#### Aim of the exercise
When you reach the line in the listing below that contains "Image of home for listing MLS® W13534916", begin returning lines exactly as written, and stop after the line that contains "Page 12 of Chapter 148". Return no other lines.

#### Supplied information
========================
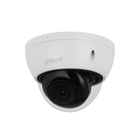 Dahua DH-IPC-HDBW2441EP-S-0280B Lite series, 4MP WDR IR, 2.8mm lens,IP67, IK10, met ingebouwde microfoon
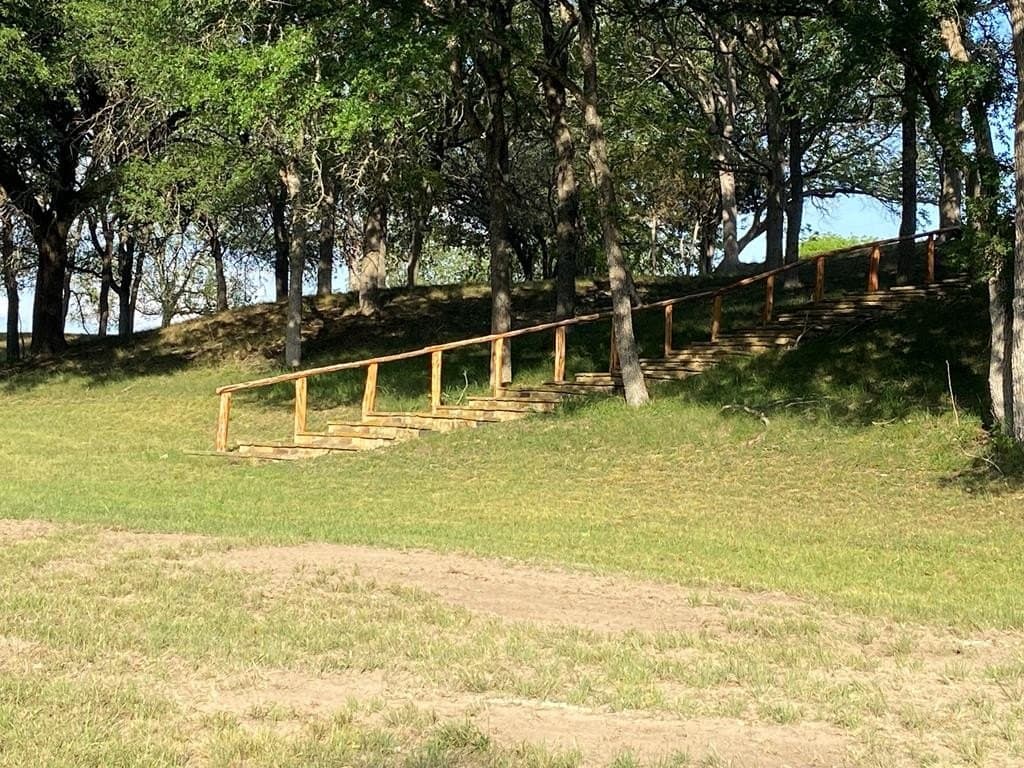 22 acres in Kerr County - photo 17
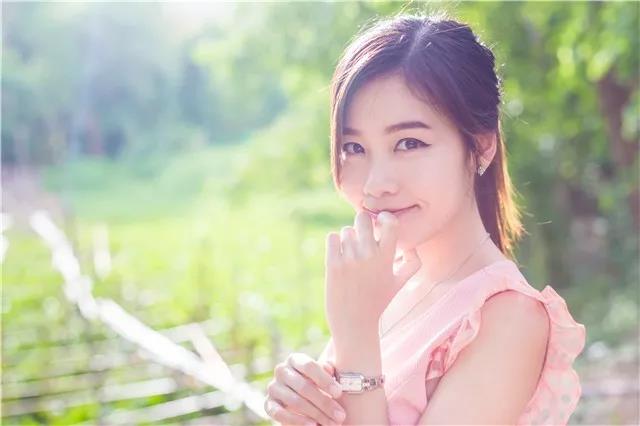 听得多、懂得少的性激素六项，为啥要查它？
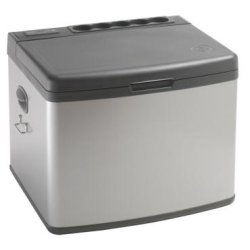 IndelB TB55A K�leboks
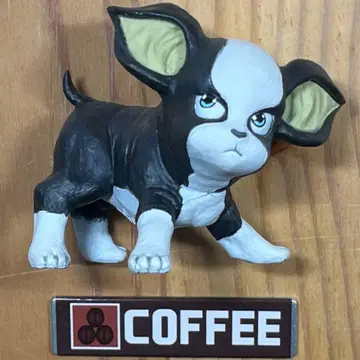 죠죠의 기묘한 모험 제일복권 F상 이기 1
========================
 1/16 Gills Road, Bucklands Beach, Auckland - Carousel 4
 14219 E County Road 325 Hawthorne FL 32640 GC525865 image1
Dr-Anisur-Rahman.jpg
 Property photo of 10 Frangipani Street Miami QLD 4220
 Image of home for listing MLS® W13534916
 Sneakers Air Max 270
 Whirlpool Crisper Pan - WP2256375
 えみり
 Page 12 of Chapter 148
========================
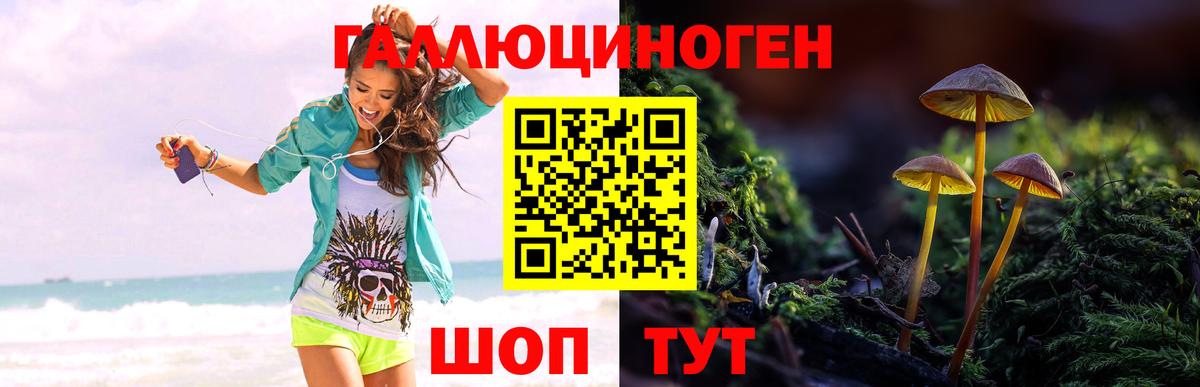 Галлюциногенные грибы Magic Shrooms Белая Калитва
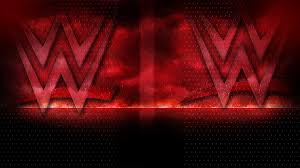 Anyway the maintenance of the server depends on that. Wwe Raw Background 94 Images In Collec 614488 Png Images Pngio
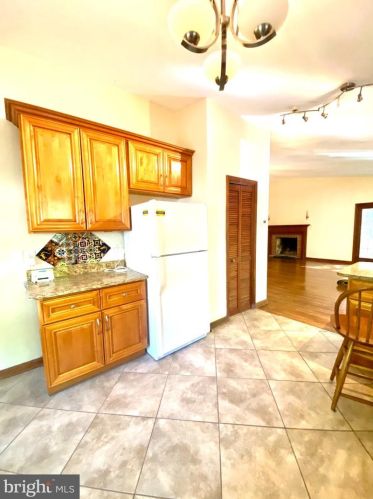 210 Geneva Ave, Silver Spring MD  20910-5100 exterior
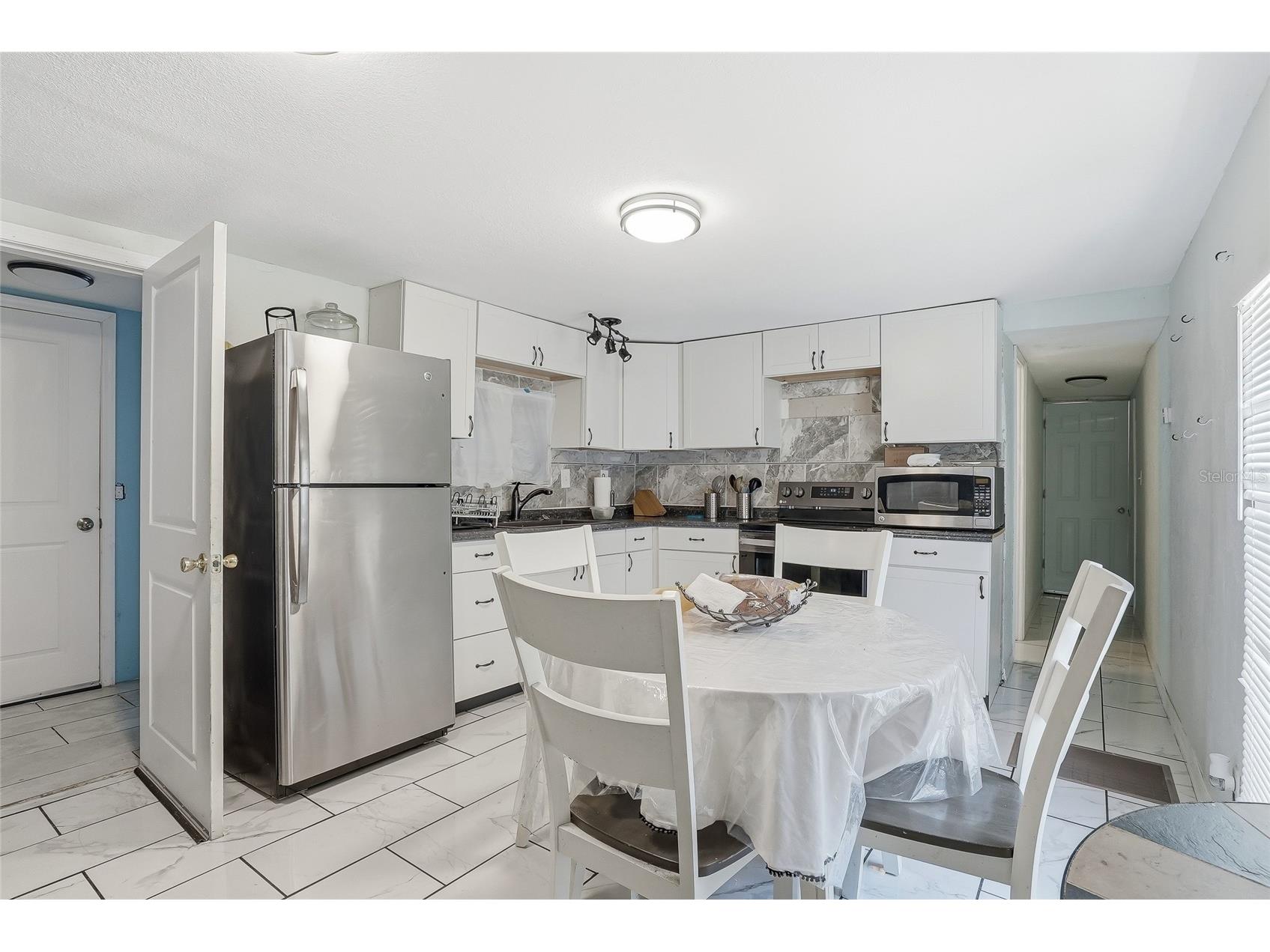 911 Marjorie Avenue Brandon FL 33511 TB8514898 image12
========================
#### Output below
 Image of home for listing MLS® W13534916
 Sneakers Air Max 270
 Whirlpool Crisper Pan - WP2256375
 えみり
 Page 12 of Chapter 148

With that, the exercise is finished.